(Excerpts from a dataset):
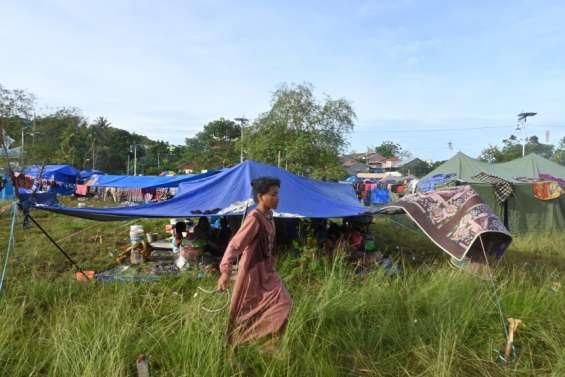 Des soignants épuisés traitent un flot de blessés du séisme
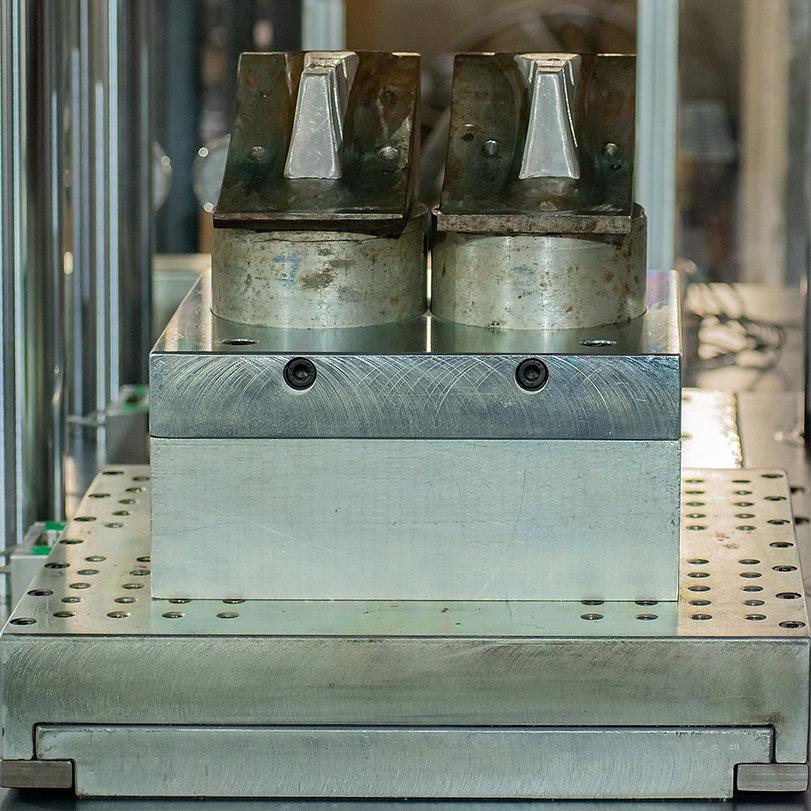 Double Nozzle Single Slider molding machine | Split Mold | vertical injection molding machine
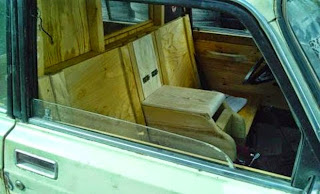 Αυτή την πατέντα ΜΟΝΟ ΕΛΛΗΝΑΣ! Δείτε τι έκανε στο αμάξι του... [photo]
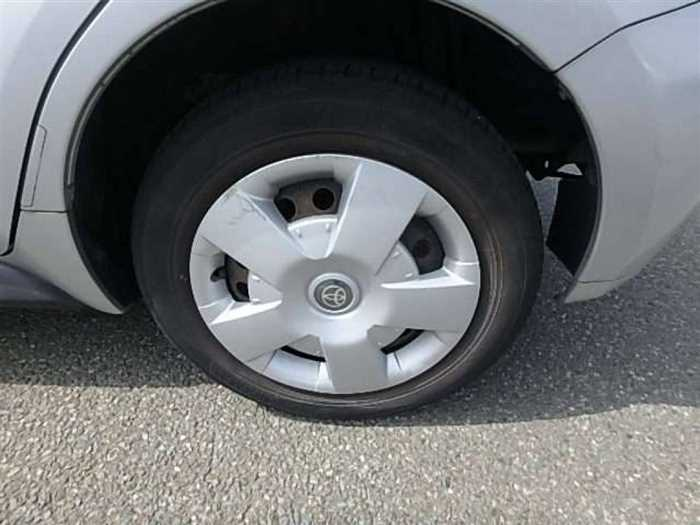 Used 2004 AT Toyota IST NCP60 Image[28]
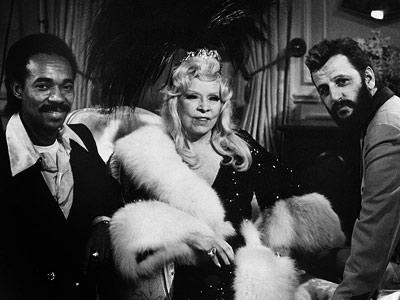 Sextette, Mae West, ...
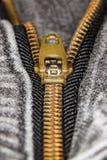 Φερμουάρ μαύρο ακραίο στενό σε επάνω τζιν Στοκ φωτογραφίες με δικαίωμα ελεύθερης χρήσης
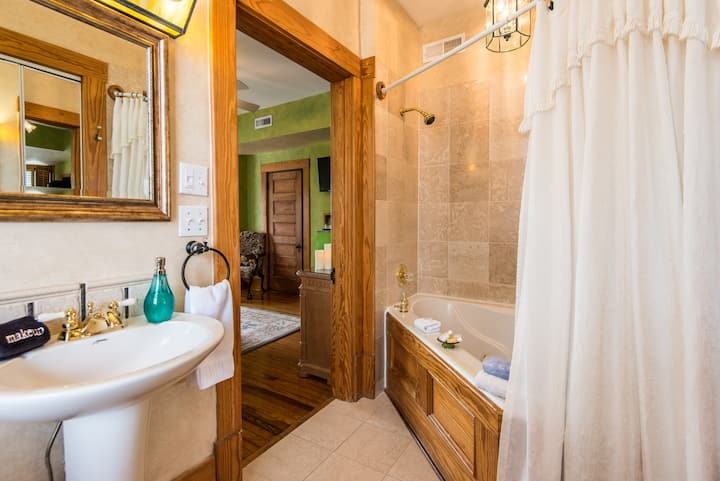 Garden Vista Suite at Cumberland Falls B&B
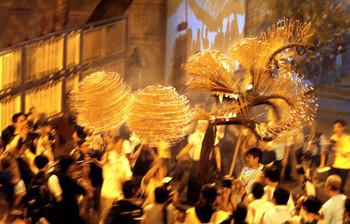 Огненный дракон станцует в Гонконге в сентябре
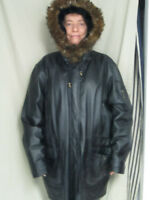 SEQUENCE PLUS WOMAN'S BLACK LEATHER COAT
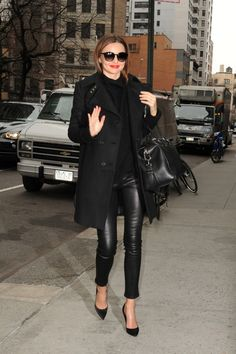 Ok, sabemos que los leather pants no son precisamente fáciles de llevar. Que su background rockero y/o vaquero limita a muchas mujeres en atreverse a usarl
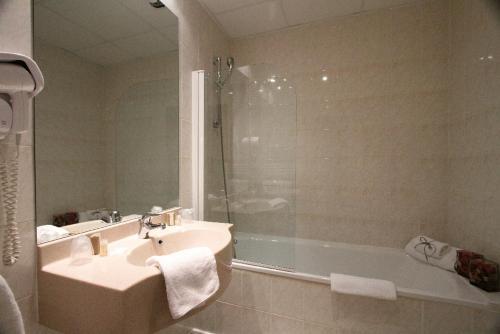 Kyriad hotel lamballe h tel 29 boulevard jobert 22400 for Piscine lamballe horaires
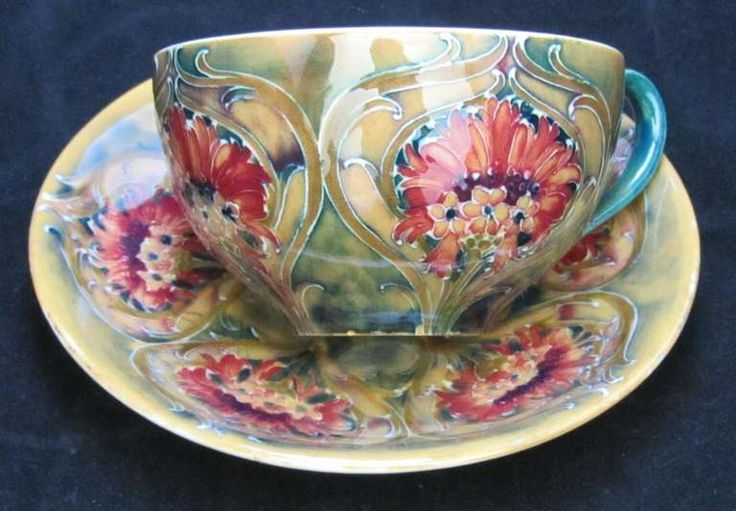 Italian Glass Tea Cups | William Moorcroft Tea Cup at 1stdibs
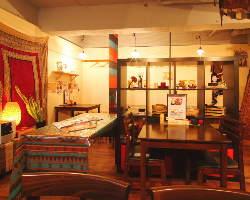 おしゃれな店内でゆっくりお酒やお食事をお楽しみ下さい。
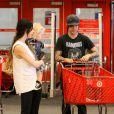 Ashlee Simpson entourée des deux hommes de sa vie dans un centre commercial près de Los Angeles le 21 août 2010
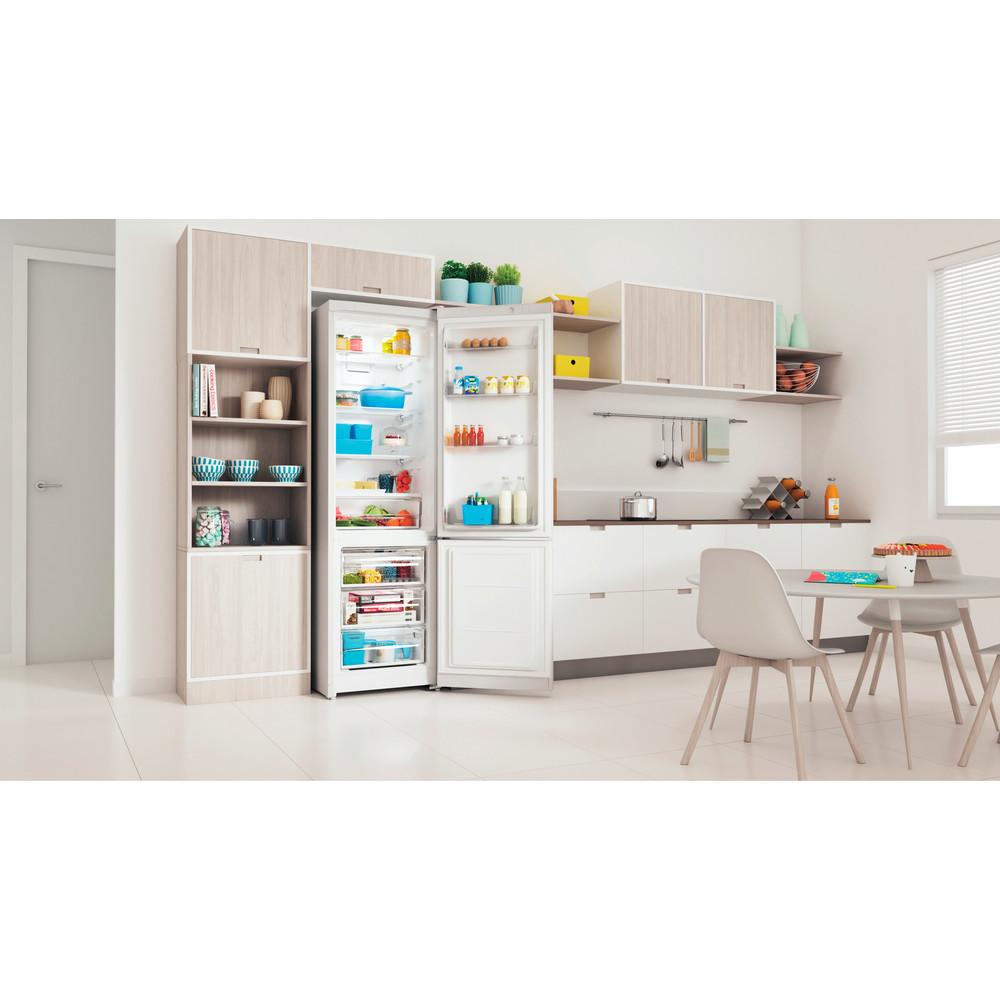Indesit Холодильник с морозильной камерой Отдельностоящий ITR 5200 W Белый 2 doors Lifestyle perspective open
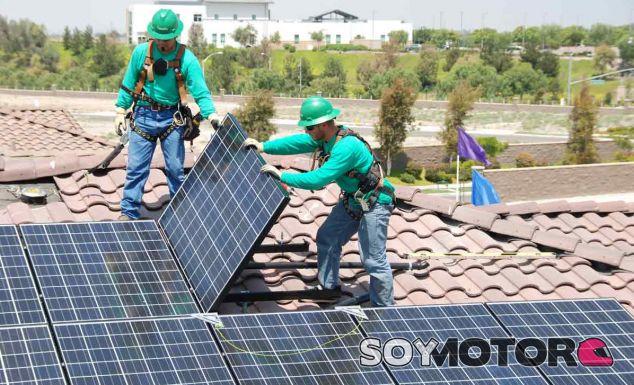 El techo solar de Tesla: Musk los cría, y ellos se juntan - SoyMotor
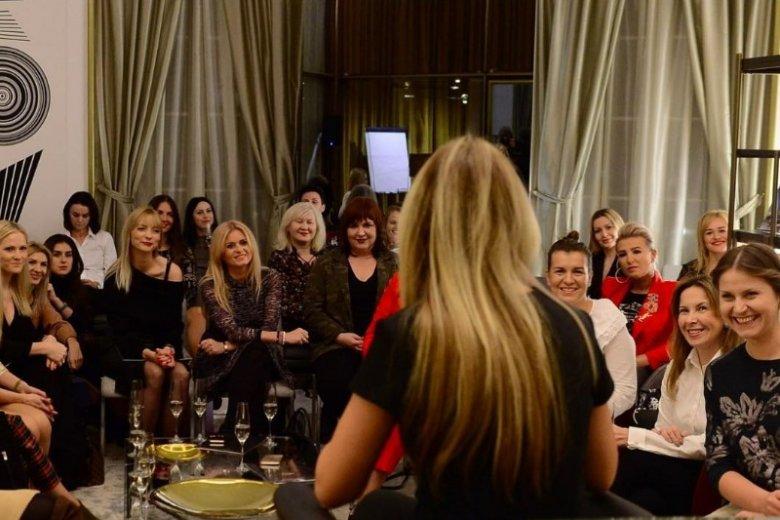 Kobiety chętnie spotykają się i rozmawiają z Joanną Przetakiewicz, której potrafiły zaufać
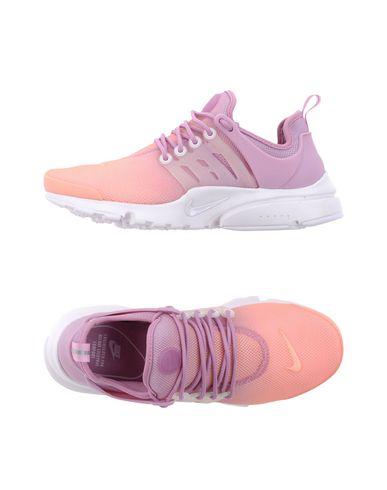 Купить Низкие кеды и кроссовки лососево-розового цвета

(WHAT TO DO): Pictures are not part of the copy. Return every record exactly.

(EXERCISE RESULT):
 Des soignants épuisés traitent un flot de blessés du séisme
 Double Nozzle Single Slider molding machine | Split Mold | vertical injection molding machine
 Αυτή την πατέντα ΜΟΝΟ ΕΛΛΗΝΑΣ! Δείτε τι έκανε στο αμάξι του... [photo]
 Used 2004 AT Toyota IST NCP60 Image[28]
 Sextette, Mae West, ...
 Φερμουάρ μαύρο ακραίο στενό σε επάνω τζιν Στοκ φωτογραφίες με δικαίωμα ελεύθερης χρήσης
 Garden Vista Suite at Cumberland Falls B&B
 Огненный дракон станцует в Гонконге в сентябре
 SEQUENCE PLUS WOMAN'S BLACK LEATHER COAT
 Ok, sabemos que los leather pants no son precisamente fáciles de llevar. Que su background rockero y/o vaquero limita a muchas mujeres en atreverse a usarl
 Kyriad hotel lamballe h tel 29 boulevard jobert 22400 for Piscine lamballe horaires
 Italian Glass Tea Cups | William Moorcroft Tea Cup at 1stdibs
 おしゃれな店内でゆっくりお酒やお食事をお楽しみ下さい。
 Ashlee Simpson entourée des deux hommes de sa vie dans un centre commercial près de Los Angeles le 21 août 2010
Indesit Холодильник с морозильной камерой Отдельностоящий ITR 5200 W Белый 2 doors Lifestyle perspective open
 El techo solar de Tesla: Musk los cría, y ellos se juntan - SoyMotor
 Kobiety chętnie spotykają się i rozmawiają z Joanną Przetakiewicz, której potrafiły zaufać
 Купить Низкие кеды и кроссовки лососево-розового цвета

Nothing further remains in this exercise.